◆ EXTRACTED MATERIAL ◆

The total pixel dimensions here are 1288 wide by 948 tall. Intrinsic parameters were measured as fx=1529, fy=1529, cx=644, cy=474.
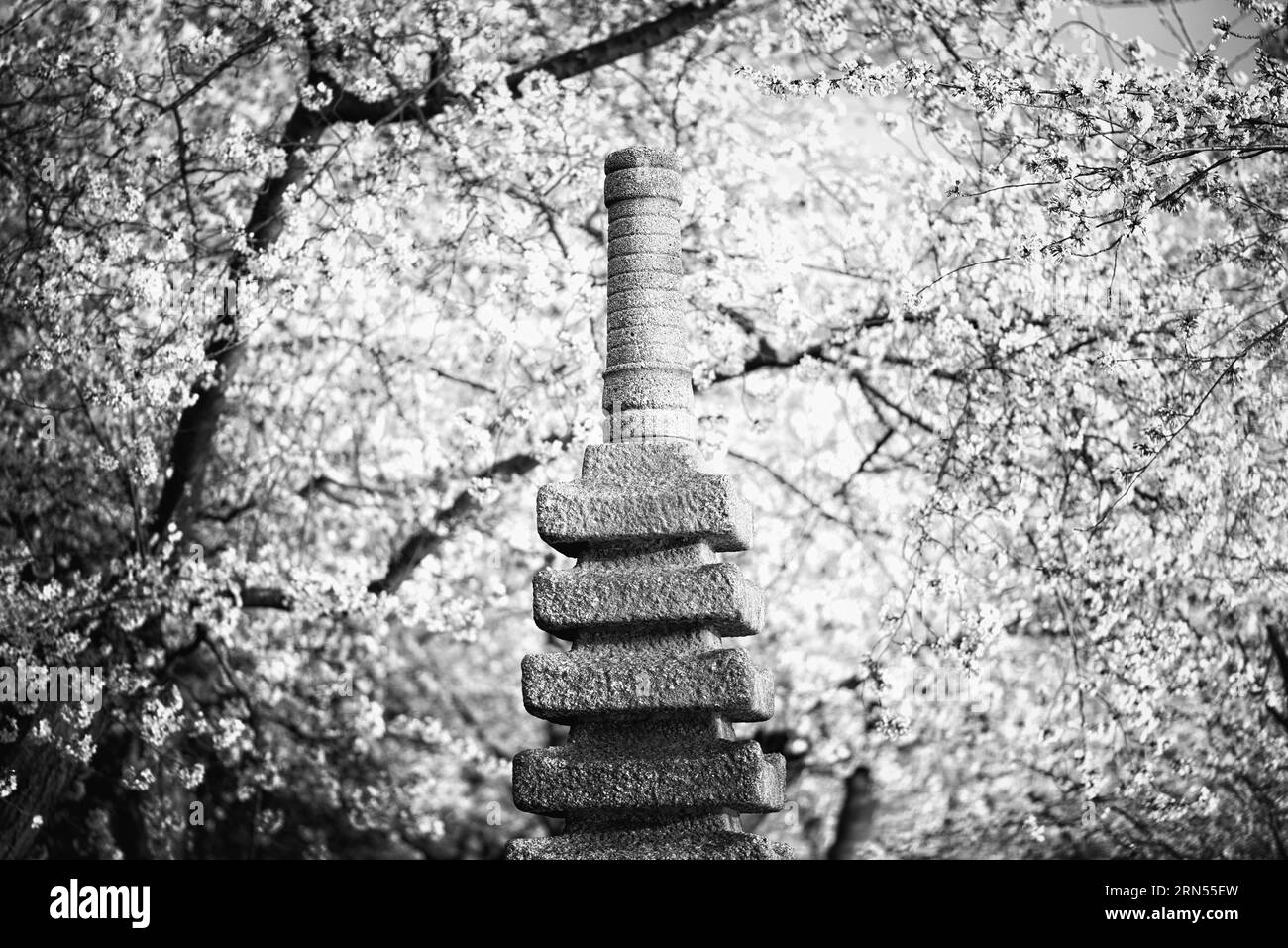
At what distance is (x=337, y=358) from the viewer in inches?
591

* * *

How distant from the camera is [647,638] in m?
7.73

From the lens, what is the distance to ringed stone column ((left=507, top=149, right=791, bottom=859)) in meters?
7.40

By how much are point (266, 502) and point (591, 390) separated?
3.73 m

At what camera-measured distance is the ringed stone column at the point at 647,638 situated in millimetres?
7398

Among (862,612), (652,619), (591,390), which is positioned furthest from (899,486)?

◆ PROBLEM TO SOLVE ◆
Turn the lines of the entries from the one containing "By how much" through the one containing "Among (862,612), (652,619), (591,390), which", both included, into a numbered list, leaving out any blank lines.

◆ TASK OUTPUT ◆
1. By how much are point (266, 502) and point (591, 390) separated?
2. 3.73 m
3. At what camera-measured distance is the ringed stone column at the point at 647,638 situated in millimetres?
4. 7398
5. Among (862,612), (652,619), (591,390), which is positioned furthest from (899,486)?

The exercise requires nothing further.